I have 18 days left until my due date. At no point during those 18 days am I going to go to any store at all by myself. I'm done. Finished.
Saturday, April 10, 2010
I believe myself to be a terribly patient person. I have to be in my line of work. For example, working with freshmen, I will be asked the same question (after I've already given the directions and written them on the board) over 27 times in one day. Let me elaborate. I can give a writing assignment and say, "You need to write between 5-7 sentences". Then, I will write it on the board "5-7 sentences per answer". Then, being a bit of a smartass, I'll have the kids look at me and repeat after me, "5-7", (them) "5-7", (me) "Sentences", (them) "Sentences." No lie...in less than 5 minutes, at least 3 students per class period will say, "Wait...how many sentences did she say?" And I will calmly reply, "5-7." Kids can be exasperating, but I have the patience of a saint to deal with them every day and to love my job.
I do not, however, have much patience left with the pregnancy.
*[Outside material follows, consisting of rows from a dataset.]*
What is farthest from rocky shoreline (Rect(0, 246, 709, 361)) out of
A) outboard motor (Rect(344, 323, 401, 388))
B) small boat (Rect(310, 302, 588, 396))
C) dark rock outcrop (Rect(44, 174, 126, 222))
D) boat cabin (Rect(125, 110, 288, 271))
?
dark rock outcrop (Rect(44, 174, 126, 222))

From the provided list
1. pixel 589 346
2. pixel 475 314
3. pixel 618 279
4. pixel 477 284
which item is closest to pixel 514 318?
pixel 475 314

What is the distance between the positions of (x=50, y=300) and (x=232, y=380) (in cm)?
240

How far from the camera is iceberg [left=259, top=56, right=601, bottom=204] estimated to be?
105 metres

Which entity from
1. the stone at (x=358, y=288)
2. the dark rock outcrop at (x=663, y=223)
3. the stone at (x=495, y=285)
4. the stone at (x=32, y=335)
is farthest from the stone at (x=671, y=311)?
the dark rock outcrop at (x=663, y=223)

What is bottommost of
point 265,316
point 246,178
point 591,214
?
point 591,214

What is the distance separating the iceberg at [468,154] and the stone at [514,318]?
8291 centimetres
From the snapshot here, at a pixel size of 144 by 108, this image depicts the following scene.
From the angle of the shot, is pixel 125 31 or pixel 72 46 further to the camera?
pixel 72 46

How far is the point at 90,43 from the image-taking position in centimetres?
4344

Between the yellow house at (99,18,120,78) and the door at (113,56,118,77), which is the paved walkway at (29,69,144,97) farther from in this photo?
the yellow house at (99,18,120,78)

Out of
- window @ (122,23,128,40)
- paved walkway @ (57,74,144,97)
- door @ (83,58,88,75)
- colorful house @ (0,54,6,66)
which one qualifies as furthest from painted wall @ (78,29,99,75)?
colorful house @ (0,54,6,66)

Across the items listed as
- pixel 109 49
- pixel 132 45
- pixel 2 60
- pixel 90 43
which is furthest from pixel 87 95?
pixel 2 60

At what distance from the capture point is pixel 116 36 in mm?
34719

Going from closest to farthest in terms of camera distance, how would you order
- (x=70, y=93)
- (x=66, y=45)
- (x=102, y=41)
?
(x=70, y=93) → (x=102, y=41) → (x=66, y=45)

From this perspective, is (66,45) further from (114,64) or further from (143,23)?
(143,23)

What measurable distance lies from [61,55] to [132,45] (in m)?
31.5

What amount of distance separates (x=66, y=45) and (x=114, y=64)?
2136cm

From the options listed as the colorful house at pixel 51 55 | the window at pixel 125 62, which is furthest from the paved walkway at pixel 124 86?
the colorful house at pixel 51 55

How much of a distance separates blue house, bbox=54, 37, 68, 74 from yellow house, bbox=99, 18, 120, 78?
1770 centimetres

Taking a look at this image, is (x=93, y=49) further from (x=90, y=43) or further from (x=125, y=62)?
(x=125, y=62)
I feel like absolute crap. I can only sleep on my left side at night now, and anytime I try to roll over, which takes a lot of grunting, pulling, and effort in the first place (I'm thinking a crane could help with these endeavors), I wake up less than a few minutes later to roll back to my left side. I have to sleep with 5 pillows! 5 PILLOWS to prop all the portions of my body into position. My feet are constantly Shrek-sized; I mean FREAKISHLY disproportionate monstrosities of their former selves. I have stopped tying my tennis shoes and instead tuck the shoelaces into the sides of the shoes because my feet will not fit otherwise. My right hand is now constantly numb--it used to come and go throughout the night an maybe last a little into the day, but now, it is ALL DAY LONG. The tips of my thumb, forefinger, and middle finger haven't had any feeling at all for at least the last week. Then, there's this double/triple chin thing that has grown the last couple weeks. I thought your weight was supposed to basically stop raising in the last month or so of pregnancy, but I have watched my double/triple chin growing exponentially each day. It is absolutely awful to look at myself. I feel so gross and disgusting.
I can't get up, I can't bend over, I can't stop sleeping, my clothes are starting to not fit again, and the right side of my ribs feel like they are broken on the inside.
But still....no real signs of the baby making her grand entrance into the world. I've had a few braxton hicks contractions here and there (very rare) and what feels like some intense punches to the cervix every now and then, but other than that...nothing. I feel like this baby is never coming out. She feels HUGE. I've had no cervical checks or anything, and without any reassurance that anything is happening, I feel that much more pessimistic.
I try bribing her nightly, because if she's anything like her daddy, it should work. Every night, I promise her increasing amounts of money if she decides to come out. We started with $20..."Mommy will give you $20 if you get out of her tonight!" The other night, Nathan jumped in, "Daddy will give you a CAR one day if you get out!" So far, it's not working. Maybe she's stubborn like her mother...if that's the case, she'll come when she's no longer comfortable in her super comfy bed.